Katholieke Encyclopaedie

Uitgeverij Joost van den Vondel (1933-1939)

Gepubliceerd op 18-09-2019

Mark Prager Lindo

betekenis & definitie

Ned. schrijver. *19 Febr. 1819 te Londen, ✝9 Maart 1877 te Den Haag. Op zijn 7e jaar werd hij naar een kostschool te Boulogne gezonden. In 1853 leeraar in de moderne talen aan de Kon.

Mil. Academie te Breda, 1865 inspecteur van het L.O. te Den Haag. Spoedig na zijn komst in ons land schreef hij een goeden Ned. stijl, dien hij ontwikkelde in zijn brieven over Holl. maatschappelijke toestanden.

In 1856 richtte hij op de Ned. Spectator, Weekblad van den Ouden Heer Smits (zijn pseud., waaronder hij steeds bleef schrijven). Veel werkte hij samen met zijn vriend Lodewijk Mulder.Werken.

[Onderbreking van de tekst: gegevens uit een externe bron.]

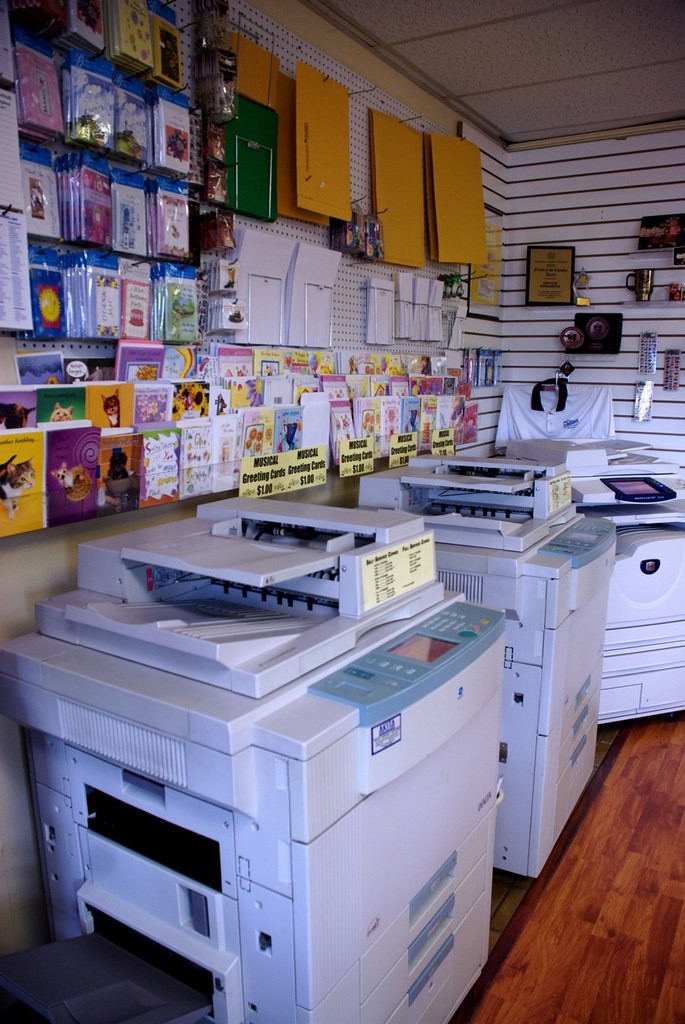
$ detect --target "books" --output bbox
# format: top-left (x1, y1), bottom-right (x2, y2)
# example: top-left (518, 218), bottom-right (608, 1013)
top-left (0, 0), bottom-right (479, 538)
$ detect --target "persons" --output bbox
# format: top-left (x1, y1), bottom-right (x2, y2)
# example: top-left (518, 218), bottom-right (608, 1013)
top-left (662, 218), bottom-right (681, 243)
top-left (103, 452), bottom-right (136, 513)
top-left (30, 181), bottom-right (42, 212)
top-left (670, 284), bottom-right (685, 301)
top-left (162, 40), bottom-right (177, 80)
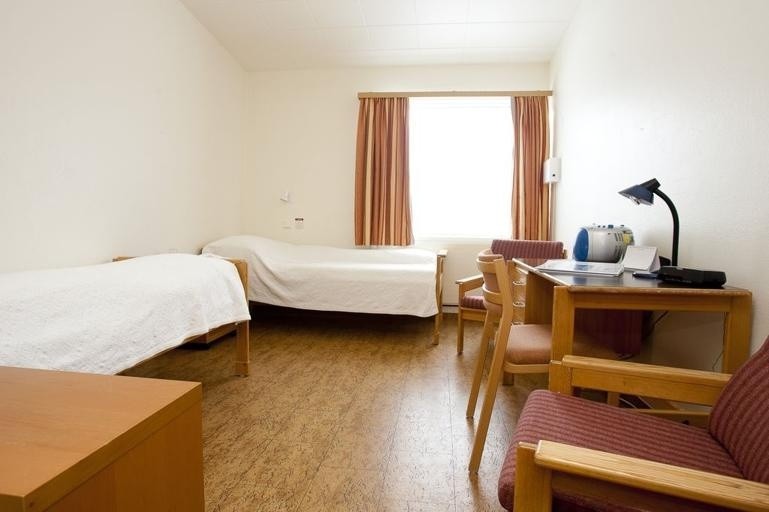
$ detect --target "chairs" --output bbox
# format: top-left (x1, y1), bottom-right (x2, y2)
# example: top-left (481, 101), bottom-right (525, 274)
top-left (498, 330), bottom-right (768, 512)
top-left (455, 238), bottom-right (622, 473)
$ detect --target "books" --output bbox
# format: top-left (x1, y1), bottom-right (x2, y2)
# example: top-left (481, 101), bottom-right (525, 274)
top-left (535, 257), bottom-right (625, 279)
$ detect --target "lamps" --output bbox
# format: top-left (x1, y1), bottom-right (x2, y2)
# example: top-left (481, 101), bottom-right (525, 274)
top-left (618, 177), bottom-right (681, 280)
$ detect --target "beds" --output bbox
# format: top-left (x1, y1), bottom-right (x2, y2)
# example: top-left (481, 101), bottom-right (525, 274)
top-left (1, 255), bottom-right (251, 375)
top-left (200, 237), bottom-right (447, 344)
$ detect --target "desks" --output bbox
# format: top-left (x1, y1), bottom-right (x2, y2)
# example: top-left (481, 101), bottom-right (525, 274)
top-left (1, 366), bottom-right (208, 512)
top-left (511, 255), bottom-right (753, 430)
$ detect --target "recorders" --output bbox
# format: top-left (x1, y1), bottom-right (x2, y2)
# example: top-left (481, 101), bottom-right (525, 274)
top-left (572, 224), bottom-right (634, 263)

Zijn korte schetsen en novellen zijn het best, scherp geobserveerd en levendig beschreven; voor grooter werk was zijn aanleg blijkbaar niet geschikt; De Kalverstraat (1846); Brieven en uitboezemingen (1851’52); Afdrukken van Indrukken (1854); Familie van ons (1855); Clementine (1856); Eventjes over de grenzen (1863); Opkomst en ontwikkeling v. h. Eng. volk (2 dln. 1868-’74). — Uitg.: Voll. werken (31886). — Lit.: Lod. Mulder, Levensschets, in de Kompl. werken (1877’79) ; Ned. Spectator (17 Maart 1877); Busken Huot, Lit. Fant. (XII). Piet Visser.